── SUPPLIED DATA

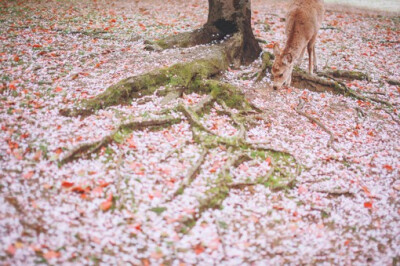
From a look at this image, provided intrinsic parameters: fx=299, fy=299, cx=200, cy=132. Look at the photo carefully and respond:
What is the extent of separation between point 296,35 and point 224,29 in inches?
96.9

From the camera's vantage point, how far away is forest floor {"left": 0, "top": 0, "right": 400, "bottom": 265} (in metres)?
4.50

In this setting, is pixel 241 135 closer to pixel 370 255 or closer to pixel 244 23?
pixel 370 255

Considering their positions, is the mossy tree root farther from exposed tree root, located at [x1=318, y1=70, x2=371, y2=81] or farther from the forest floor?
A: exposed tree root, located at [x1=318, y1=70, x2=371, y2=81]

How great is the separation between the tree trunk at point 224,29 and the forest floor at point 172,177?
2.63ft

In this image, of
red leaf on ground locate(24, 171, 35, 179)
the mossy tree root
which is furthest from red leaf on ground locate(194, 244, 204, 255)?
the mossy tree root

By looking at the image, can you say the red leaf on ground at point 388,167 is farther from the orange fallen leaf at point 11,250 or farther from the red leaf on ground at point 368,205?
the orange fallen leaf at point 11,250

────
── SUPPLIED DATA

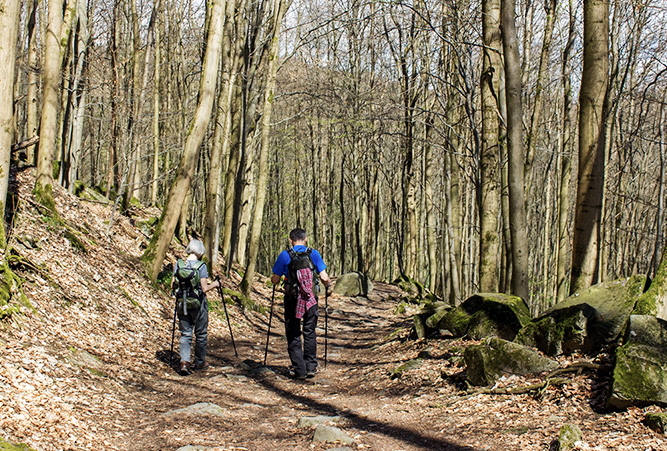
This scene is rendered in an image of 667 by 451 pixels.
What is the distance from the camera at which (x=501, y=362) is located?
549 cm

────

STATED EXERCISE »
How many lines of the material above contain the string "root"? Case counts. Reply with the number alone.

OUTPUT OF THE TASK »
4